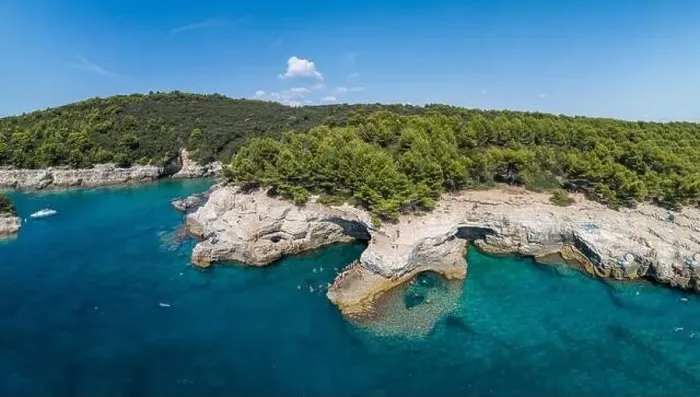 Framed Print : Aerial view of Rocky beach near Pula, Croatia Framed Print : Aerial view of Rocky beach near Pula, Croatia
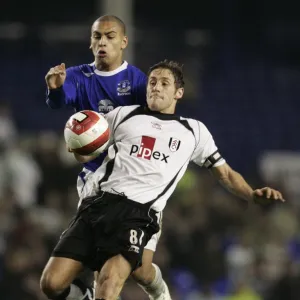 Everton v Fulham James Vaughan and Fulhams Michael Brown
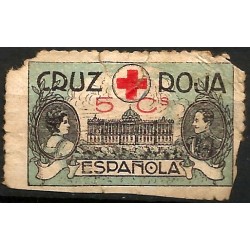 Viñeta Conm. Cruz Roja Española. 5 Céntimos (Usado, con roturas)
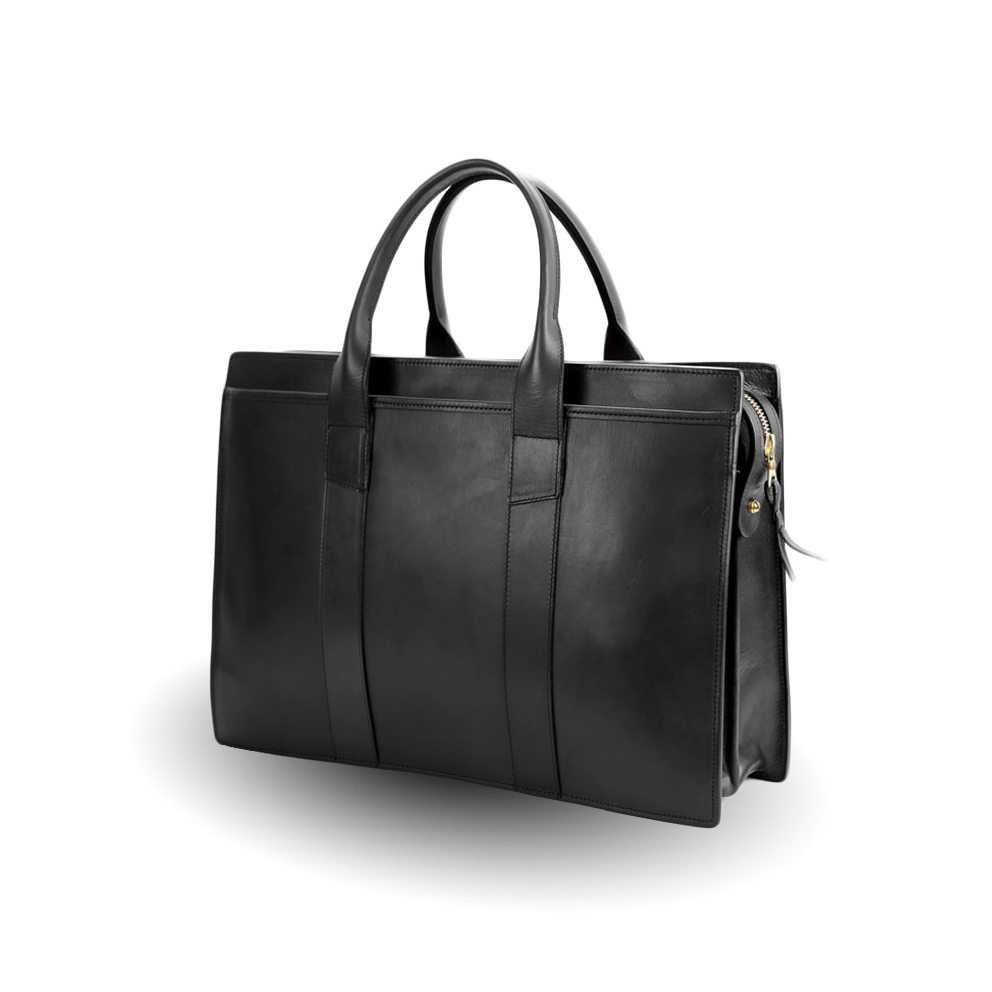 The sleek Frank Clegg black leather tote bag.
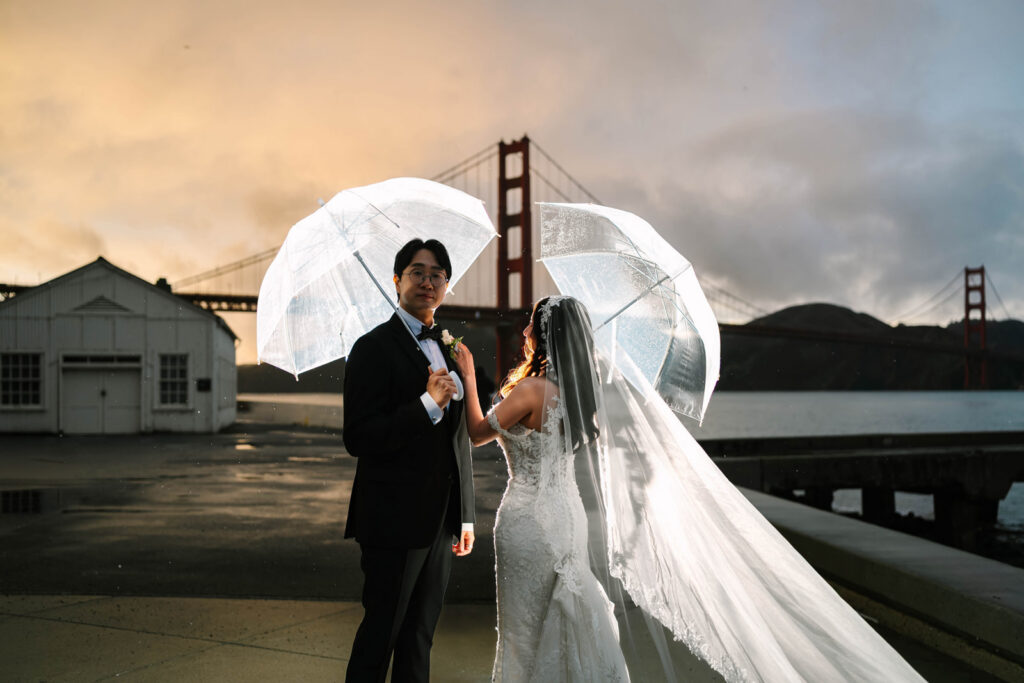 Wedding Timeline Without a Planner: San Francisco Presidio Officers' Club Wedding and Golden Gate Bridge Sunset Photos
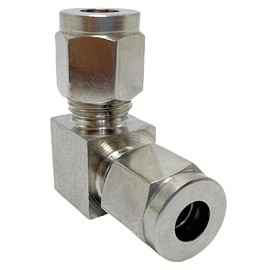 Closmos Stainless Steel 304 Compression 90 Degree Elbow 3/8" OD x 3/8" OD Tube Fitting with Double Ferrule, Pack of 2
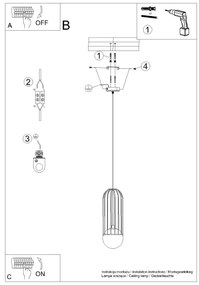 Sollux SL.1331 - Luster na lanku BRINA 1xG9/8W/230V biela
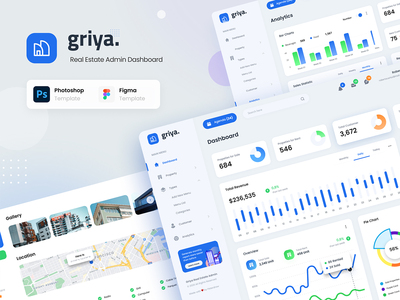 Griya - 房地产管理仪表板UI模板 Gya-房地产管理仪表板用户界面模板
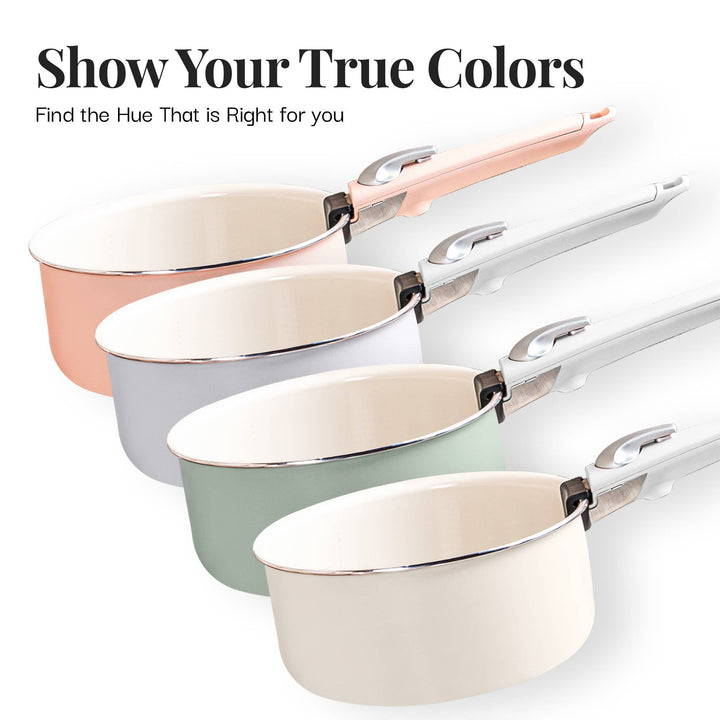Gotham Steel 18pc Set Detachable Handle in Cream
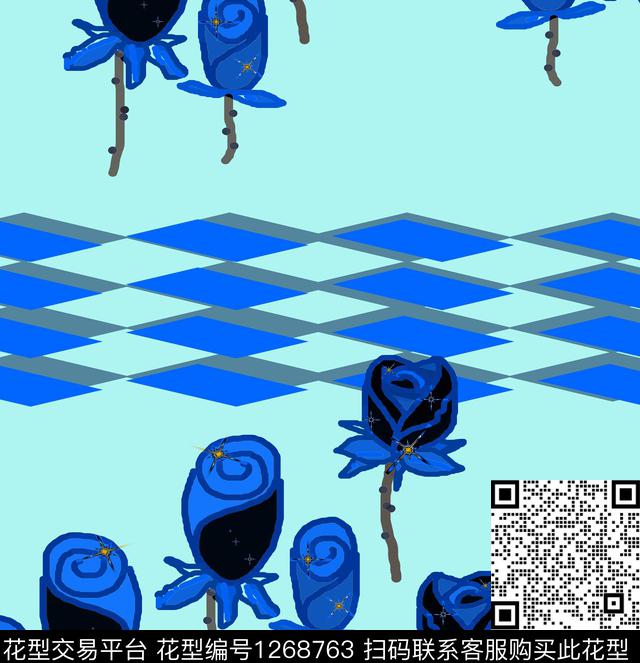 绘画花卉几何数码印花华亿平台下载（图片编号: 1268763） - 瓦栏（Walan）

● Exercise brief
Render the material as a two-column Markdown table with headers "No." and "Caption text". Give each line its row number and its text, leave out the pictures, and skip any line that has no text once the picture is removed.

● Written solution
| No. | Caption text |
|---|---|
| 1 |  Framed Print : Aerial view of Rocky beach near Pula, Croatia Framed Print : Aerial view of Rocky beach near Pula, Croatia |
| 2 |  Everton v Fulham James Vaughan and Fulhams Michael Brown |
| 3 |  Viñeta Conm. Cruz Roja Española. 5 Céntimos (Usado, con roturas) |
| 4 |  The sleek Frank Clegg black leather tote bag. |
| 5 |  Wedding Timeline Without a Planner: San Francisco Presidio Officers' Club Wedding and Golden Gate Bridge Sunset Photos |
| 6 |  Closmos Stainless Steel 304 Compression 90 Degree Elbow 3/8" OD x 3/8" OD Tube Fitting with Double Ferrule, Pack of 2 |
| 7 |  Sollux SL.1331 - Luster na lanku BRINA 1xG9/8W/230V biela |
| 8 |  Griya - 房地产管理仪表板UI模板 Gya-房地产管理仪表板用户界面模板 |
| 9 | Gotham Steel 18pc Set Detachable Handle in Cream |
| 10 |  绘画花卉几何数码印花华亿平台下载（图片编号: 1268763） - 瓦栏（Walan） |